Is Deep Linking Still in Legal Limbo?

Deep linking is a technique which has had its critics in the past, and, in fact, was subject to a lawsuit involving Ticketmaster, nearly a decade ago. Ticketmaster sued a rival company known as Tickets.com in the United States District Court of California claiming Tickets.com featured links which took consumers deep within Ticketmaster’s site, bypassing home pages. When the courts were finished with the case, the bottom line was that while it was fine to link to another’s home page, deep linking without permission was a definite no-no. So, all these years later, where do we stand with deep linking, and is it beneficial to your site?

What is Deep Linking?

A “regular” link points to the home page of a website, such as yahoo.com, while a deep link points to a specific web page inside yahoo.

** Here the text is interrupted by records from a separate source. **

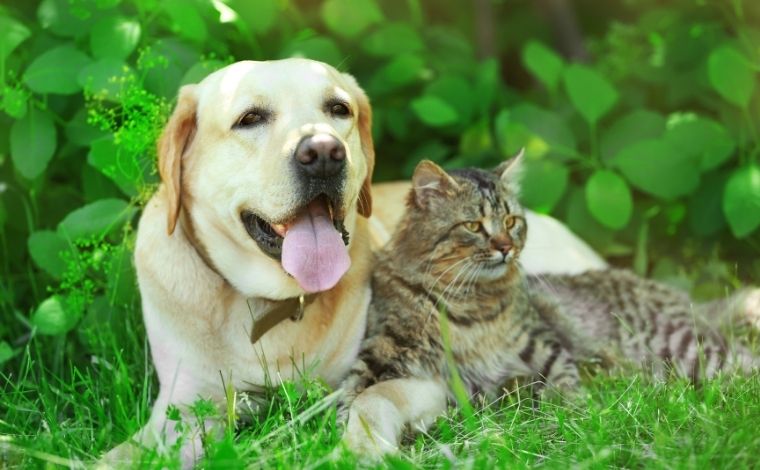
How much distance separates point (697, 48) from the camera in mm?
4801

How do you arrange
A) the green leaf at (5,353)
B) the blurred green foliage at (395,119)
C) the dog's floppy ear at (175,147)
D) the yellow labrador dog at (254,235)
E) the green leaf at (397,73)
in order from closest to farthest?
the yellow labrador dog at (254,235) → the dog's floppy ear at (175,147) → the green leaf at (5,353) → the blurred green foliage at (395,119) → the green leaf at (397,73)

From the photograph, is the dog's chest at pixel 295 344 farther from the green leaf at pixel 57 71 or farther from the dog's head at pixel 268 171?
the green leaf at pixel 57 71

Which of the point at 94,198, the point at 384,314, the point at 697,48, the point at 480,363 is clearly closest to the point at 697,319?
the point at 480,363

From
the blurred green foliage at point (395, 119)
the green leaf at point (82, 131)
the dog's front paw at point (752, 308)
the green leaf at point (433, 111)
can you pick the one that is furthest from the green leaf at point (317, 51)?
the dog's front paw at point (752, 308)

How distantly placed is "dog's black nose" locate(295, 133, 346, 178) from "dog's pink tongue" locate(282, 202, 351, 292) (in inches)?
6.2

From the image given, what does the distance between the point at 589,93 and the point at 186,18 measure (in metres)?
1.77

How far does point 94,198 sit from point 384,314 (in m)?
1.27

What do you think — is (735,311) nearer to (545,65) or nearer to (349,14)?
(545,65)

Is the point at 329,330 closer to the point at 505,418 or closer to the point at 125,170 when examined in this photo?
the point at 505,418

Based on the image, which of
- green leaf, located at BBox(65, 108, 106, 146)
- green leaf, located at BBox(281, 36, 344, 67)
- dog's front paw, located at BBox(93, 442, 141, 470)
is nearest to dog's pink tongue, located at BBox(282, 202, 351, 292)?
dog's front paw, located at BBox(93, 442, 141, 470)

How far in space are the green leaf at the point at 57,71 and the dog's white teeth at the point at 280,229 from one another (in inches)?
43.6

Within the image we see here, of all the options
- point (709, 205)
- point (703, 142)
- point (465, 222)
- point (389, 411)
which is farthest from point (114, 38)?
point (709, 205)

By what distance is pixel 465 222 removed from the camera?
131 inches

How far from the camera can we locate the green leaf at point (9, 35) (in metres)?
3.58
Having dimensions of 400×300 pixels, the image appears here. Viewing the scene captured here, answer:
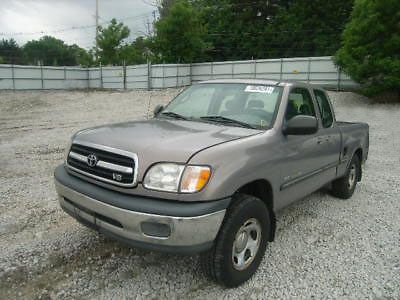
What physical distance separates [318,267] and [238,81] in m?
2.18

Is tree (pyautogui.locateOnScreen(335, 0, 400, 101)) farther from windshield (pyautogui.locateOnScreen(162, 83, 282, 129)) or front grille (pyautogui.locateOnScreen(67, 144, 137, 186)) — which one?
front grille (pyautogui.locateOnScreen(67, 144, 137, 186))

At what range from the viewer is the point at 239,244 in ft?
9.70

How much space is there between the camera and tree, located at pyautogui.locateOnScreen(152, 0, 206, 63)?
93.7 feet

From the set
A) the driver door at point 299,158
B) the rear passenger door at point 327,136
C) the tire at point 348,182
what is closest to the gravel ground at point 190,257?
the tire at point 348,182

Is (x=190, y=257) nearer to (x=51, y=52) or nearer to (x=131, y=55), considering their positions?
(x=131, y=55)

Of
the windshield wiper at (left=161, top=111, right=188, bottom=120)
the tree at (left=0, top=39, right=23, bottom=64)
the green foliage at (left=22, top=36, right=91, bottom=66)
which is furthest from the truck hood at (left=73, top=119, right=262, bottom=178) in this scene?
the green foliage at (left=22, top=36, right=91, bottom=66)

In the same manner, a regular link would point to Facebook.com, while a deep link would take you to a specific member profile or specific page within Facebook.

What’s So Bad about Deep Linking?

Larger companies discourage deep linking into their website, feeling it sends visitors directly to a specific page they are interested in, bypassing sponsor advertising or other features that are fiscally beneficial to the company. In other words, although the user is getting exactly what they want through following a deep link, the company may not be getting every last penny they possibly can from consumers.

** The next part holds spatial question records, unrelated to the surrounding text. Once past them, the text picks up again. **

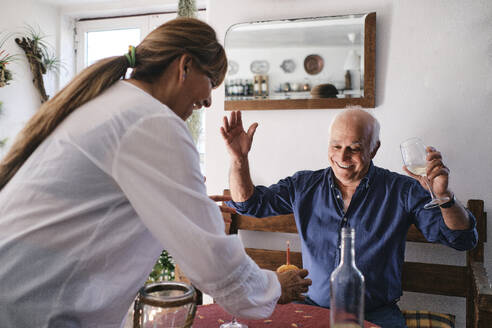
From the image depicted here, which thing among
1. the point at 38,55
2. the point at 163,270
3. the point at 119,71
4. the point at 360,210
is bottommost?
the point at 163,270

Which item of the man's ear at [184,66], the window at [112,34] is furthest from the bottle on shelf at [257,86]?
the man's ear at [184,66]

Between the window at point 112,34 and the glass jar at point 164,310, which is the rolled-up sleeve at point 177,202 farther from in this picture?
the window at point 112,34

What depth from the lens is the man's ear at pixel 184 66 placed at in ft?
3.56

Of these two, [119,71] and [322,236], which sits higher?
[119,71]

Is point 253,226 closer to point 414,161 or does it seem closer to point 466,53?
point 414,161

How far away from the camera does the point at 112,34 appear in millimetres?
3891

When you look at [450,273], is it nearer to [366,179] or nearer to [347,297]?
[366,179]

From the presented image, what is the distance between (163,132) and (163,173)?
0.09 meters

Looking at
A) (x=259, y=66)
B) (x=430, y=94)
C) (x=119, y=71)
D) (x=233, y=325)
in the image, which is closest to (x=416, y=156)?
(x=430, y=94)

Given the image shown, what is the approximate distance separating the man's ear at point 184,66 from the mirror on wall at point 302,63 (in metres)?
1.47

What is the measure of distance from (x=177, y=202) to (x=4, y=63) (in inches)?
122

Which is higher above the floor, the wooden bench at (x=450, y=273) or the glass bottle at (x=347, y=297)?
the glass bottle at (x=347, y=297)

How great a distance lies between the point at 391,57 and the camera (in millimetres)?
2342

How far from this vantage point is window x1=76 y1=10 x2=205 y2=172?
3.74 metres
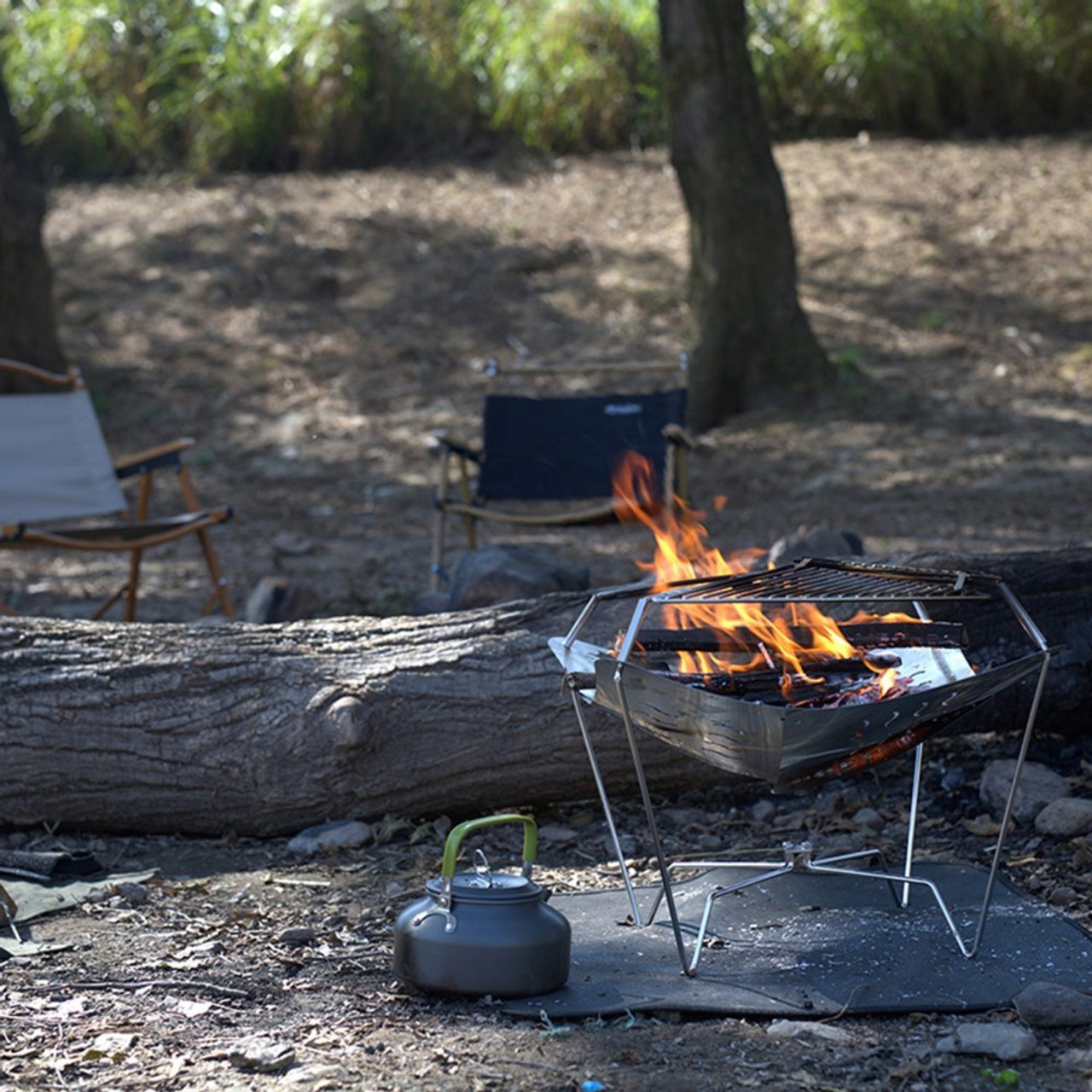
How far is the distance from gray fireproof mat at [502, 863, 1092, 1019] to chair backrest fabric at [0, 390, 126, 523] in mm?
3442

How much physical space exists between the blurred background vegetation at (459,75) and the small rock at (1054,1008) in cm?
863

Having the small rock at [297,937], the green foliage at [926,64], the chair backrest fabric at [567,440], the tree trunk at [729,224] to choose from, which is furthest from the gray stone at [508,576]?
the green foliage at [926,64]

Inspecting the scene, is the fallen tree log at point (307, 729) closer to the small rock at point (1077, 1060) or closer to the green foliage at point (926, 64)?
the small rock at point (1077, 1060)

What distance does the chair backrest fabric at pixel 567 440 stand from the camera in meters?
5.92

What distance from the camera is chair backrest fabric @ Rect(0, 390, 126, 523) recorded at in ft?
19.0

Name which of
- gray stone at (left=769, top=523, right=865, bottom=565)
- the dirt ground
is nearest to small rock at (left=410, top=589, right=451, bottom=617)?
the dirt ground

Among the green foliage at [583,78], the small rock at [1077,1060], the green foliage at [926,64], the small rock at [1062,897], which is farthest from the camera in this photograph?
the green foliage at [583,78]

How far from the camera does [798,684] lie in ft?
9.09

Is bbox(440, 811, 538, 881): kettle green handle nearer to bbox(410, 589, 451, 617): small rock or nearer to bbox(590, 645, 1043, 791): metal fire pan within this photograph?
bbox(590, 645, 1043, 791): metal fire pan

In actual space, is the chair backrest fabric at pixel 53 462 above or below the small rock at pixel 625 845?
above

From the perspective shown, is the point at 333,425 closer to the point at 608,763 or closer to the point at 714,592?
the point at 608,763

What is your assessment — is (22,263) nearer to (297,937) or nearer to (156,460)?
(156,460)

In some cases, deep linking can also be considered detrimental to the company being linked to simply because they have their web pages in a certain sequence, and that specific sequence is necessary to gain the maximum benefit from the site. If someone posts a deep link to page 17 which bypasses the prior pages which are leading up to 17, then the user has potentially lost some of the value of the site.

What’s Great about Deep Linking?

In fact there are many exceptional benefits of deep linking; it has been definitively shown that getting from a homepage to a specific product page contributes to over a fourth of the failures in getting a user to purchase a product. When deep linking is incorporated, the user does not have to spend inordinate amounts of time navigating a company’s unwieldy website in search of a specific product. When users are taken directly to the information they are looking at, then the conversion rates go up significantly, whereas if the link is only to the homepage of a company, the user must take many more steps to find the exact product they are looking for.

Even though companies might be losing out on the user seeing the initial advertisements on their home page, the payoff generally offsets that minor disadvantage many times over. Many of us have suffered through such a situation: we want a simple item such as a recipe for chocolate-chip cookies. After typing the words into the search bar, we are taken to a homepage that wants us to do many more things, and wants to give us the royal runaround before finally giving us the recipe we wanted. It can be extremely aggravating for consumers with limited time who merely want what they want in the most expedient manner possible.

Deep linking can boost your website’s page ranking, and, if done in an ethical manner is not only perfectly legal, but can also improve the site you are linking to by providing enhanced customer satisfaction to users.